When would the Feit 18W G13 tube be a good buy, and when should I skip it?

If you are retrofitting a shop light using the 18W G13 tube option, expect lower output than the 54W dedicated fixtures. It makes sense for low-demand plants or for supplementing an existing light source, but for full-cycle growth you should plan for additional lighting.

What hanging height should I use on day one, and how do I fine-tune it?

Start with the height guidance, then adjust based on plant response. For example, mount the 2-foot unit around 4 to 6 inches above seedlings, and the 4-foot units around 12 to 18 inches for canopy-level veg, then fine-tune after a week by watching for stretching or leaf stress.

What reliability detail should I check before buying Feit (or any budget) grow lights?

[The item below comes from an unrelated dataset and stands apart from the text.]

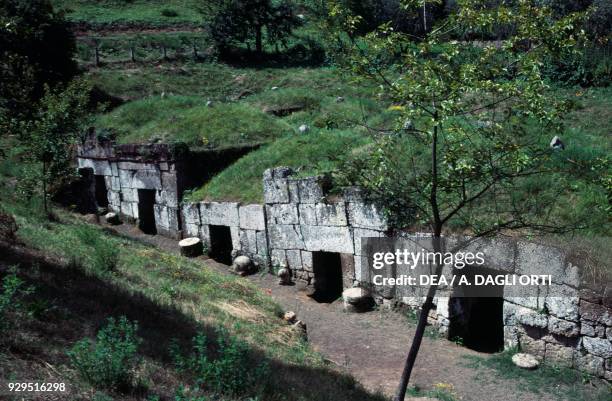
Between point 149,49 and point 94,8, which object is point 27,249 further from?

Look at the driver warranty terms, because budget LEDs often fail first at the driver rather than the diodes or housing. If the warranty is short, prioritize a retailer with easy returns, since replacement processes can be slower if the warranty requires shipping.

Is it safe to stack two of the 2-foot Feit fixtures on a wire shelf tier?

Stacking two 2-foot fixtures on a tier usually works, since the linear form is easy to fit without blocking airflow, but spacing still matters. Keep airflow between tiers and avoid overlapping footprints so you do not create overly hot spots directly under combined light.